■ **Exercise description**:
Please retype the records below exactly, leaving out any pictures.

■ **Data provided**:
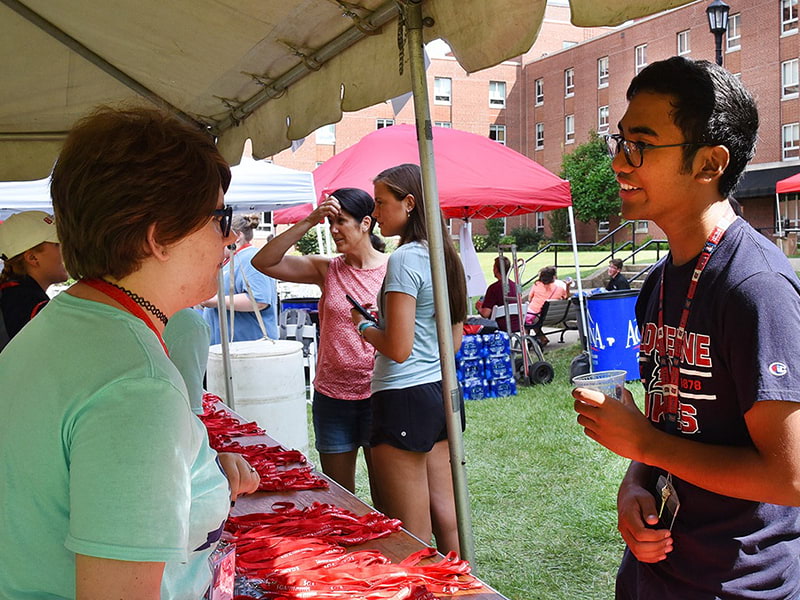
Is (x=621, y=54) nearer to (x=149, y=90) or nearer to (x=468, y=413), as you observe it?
(x=468, y=413)

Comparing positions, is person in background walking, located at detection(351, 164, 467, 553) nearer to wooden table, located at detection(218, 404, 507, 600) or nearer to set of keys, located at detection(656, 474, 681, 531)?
wooden table, located at detection(218, 404, 507, 600)

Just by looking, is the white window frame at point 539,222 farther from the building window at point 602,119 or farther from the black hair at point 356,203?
the black hair at point 356,203

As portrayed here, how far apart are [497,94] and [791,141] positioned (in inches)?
699

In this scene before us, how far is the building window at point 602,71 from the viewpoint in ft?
121

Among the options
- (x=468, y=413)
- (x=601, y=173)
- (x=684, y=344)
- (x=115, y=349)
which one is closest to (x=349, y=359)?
(x=684, y=344)

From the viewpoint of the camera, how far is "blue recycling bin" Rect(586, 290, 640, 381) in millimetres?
8445

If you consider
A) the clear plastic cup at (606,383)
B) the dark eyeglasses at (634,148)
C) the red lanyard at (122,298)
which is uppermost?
the dark eyeglasses at (634,148)

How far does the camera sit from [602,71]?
3700 cm

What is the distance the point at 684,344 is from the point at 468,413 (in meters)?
6.37

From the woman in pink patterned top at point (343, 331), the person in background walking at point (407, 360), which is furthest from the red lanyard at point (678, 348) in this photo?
the woman in pink patterned top at point (343, 331)

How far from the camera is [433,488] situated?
314cm

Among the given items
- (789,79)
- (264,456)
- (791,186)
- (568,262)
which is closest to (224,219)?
(264,456)

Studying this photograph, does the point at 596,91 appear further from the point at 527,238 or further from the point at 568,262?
the point at 568,262

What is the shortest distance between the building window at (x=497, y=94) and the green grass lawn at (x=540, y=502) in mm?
37120
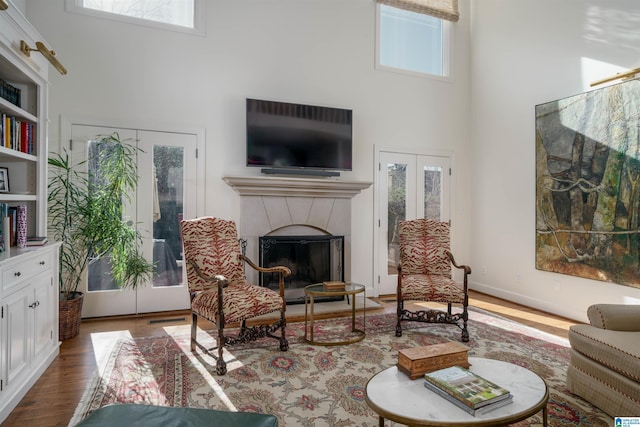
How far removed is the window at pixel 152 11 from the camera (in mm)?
4008

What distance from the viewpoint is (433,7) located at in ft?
18.0

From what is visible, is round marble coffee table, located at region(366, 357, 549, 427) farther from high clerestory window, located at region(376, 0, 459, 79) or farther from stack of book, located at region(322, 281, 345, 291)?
high clerestory window, located at region(376, 0, 459, 79)

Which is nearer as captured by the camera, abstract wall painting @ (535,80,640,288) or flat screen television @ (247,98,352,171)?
abstract wall painting @ (535,80,640,288)

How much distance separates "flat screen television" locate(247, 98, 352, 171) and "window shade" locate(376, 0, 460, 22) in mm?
1834

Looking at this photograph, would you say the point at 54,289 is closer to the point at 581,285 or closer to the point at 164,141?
the point at 164,141

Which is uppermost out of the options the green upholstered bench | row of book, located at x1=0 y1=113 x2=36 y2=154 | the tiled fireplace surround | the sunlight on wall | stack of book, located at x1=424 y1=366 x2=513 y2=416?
the sunlight on wall

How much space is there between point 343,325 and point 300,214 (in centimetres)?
150

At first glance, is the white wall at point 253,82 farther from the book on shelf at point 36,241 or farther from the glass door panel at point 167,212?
the book on shelf at point 36,241

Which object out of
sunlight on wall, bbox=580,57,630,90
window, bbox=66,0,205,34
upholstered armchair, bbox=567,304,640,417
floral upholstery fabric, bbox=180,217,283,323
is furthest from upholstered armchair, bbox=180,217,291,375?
sunlight on wall, bbox=580,57,630,90

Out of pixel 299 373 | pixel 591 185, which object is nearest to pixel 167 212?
pixel 299 373

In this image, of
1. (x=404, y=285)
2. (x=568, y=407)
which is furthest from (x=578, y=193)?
(x=568, y=407)

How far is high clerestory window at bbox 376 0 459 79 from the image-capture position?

■ **Written reply**:
Is (x=621, y=54) nearer to (x=149, y=90) or nearer to (x=468, y=413), as you observe it?
(x=468, y=413)

Comparing positions, is person in background walking, located at detection(351, 164, 467, 553) nearer to wooden table, located at detection(218, 404, 507, 600) or nearer to set of keys, located at detection(656, 474, 681, 531)?
wooden table, located at detection(218, 404, 507, 600)

Just by looking, is the white window frame at point 539,222 farther from the building window at point 602,119 or farther from the black hair at point 356,203?
the black hair at point 356,203

As portrayed here, how far apart are [497,94] and [791,141] positioned (in inches)?
699

In this scene before us, how far is the building window at point 602,71 from the viewpoint in ft?
121

Among the options
- (x=468, y=413)
- (x=601, y=173)
- (x=684, y=344)
- (x=115, y=349)
which one is closest to (x=349, y=359)?
(x=684, y=344)

From the viewpoint of the camera, how far is "blue recycling bin" Rect(586, 290, 640, 381) in millimetres?
8445

If you consider
A) the clear plastic cup at (606,383)
B) the dark eyeglasses at (634,148)
C) the red lanyard at (122,298)
which is uppermost?
the dark eyeglasses at (634,148)

How far does the camera sit from [602,71]?
3700 cm

What is the distance the point at 684,344 is from the point at 468,413 (in meters)?
6.37

From the woman in pink patterned top at point (343, 331), the person in background walking at point (407, 360), which is furthest from the red lanyard at point (678, 348) in this photo?
the woman in pink patterned top at point (343, 331)

How far from the camera is [433,488] situated?
314cm

Among the given items
- (789,79)
- (264,456)
- (791,186)
- (568,262)
which is closest to (224,219)?
(264,456)

Studying this photograph, does the point at 596,91 appear further from the point at 527,238 or further from the point at 568,262?
the point at 568,262

What is the shortest distance between the building window at (x=497, y=94) and the green grass lawn at (x=540, y=502) in mm?
37120
How far removed is the window at pixel 152 11 from the camera (in mm)?
4008

What distance from the viewpoint is (433,7) located at in ft?
18.0

From what is visible, is round marble coffee table, located at region(366, 357, 549, 427) farther from high clerestory window, located at region(376, 0, 459, 79) or farther from stack of book, located at region(322, 281, 345, 291)?
high clerestory window, located at region(376, 0, 459, 79)

Which is nearer as captured by the camera, abstract wall painting @ (535,80,640,288) or flat screen television @ (247,98,352,171)?
abstract wall painting @ (535,80,640,288)

How much distance separates "flat screen television" locate(247, 98, 352, 171) and "window shade" locate(376, 0, 460, 22) in mm?
1834

Looking at this photograph, would you say the point at 54,289 is closer to the point at 581,285 or closer to the point at 164,141?
the point at 164,141

Which is uppermost out of the options the green upholstered bench | row of book, located at x1=0 y1=113 x2=36 y2=154 | the tiled fireplace surround | the sunlight on wall | stack of book, located at x1=424 y1=366 x2=513 y2=416?
the sunlight on wall

How much space is there between point 343,325 and point 300,214 (in centimetres)?
150

At first glance, is the white wall at point 253,82 farther from the book on shelf at point 36,241 or farther from the glass door panel at point 167,212?
the book on shelf at point 36,241

Which object out of
sunlight on wall, bbox=580,57,630,90
window, bbox=66,0,205,34
upholstered armchair, bbox=567,304,640,417
floral upholstery fabric, bbox=180,217,283,323
is furthest from upholstered armchair, bbox=180,217,291,375?
sunlight on wall, bbox=580,57,630,90

Out of pixel 299 373 | pixel 591 185, which object is nearest to pixel 167 212?
pixel 299 373

In this image, of
1. (x=404, y=285)
2. (x=568, y=407)
which is furthest from (x=578, y=193)?
(x=568, y=407)

How far is high clerestory window at bbox 376 0 459 79 from the image-capture position?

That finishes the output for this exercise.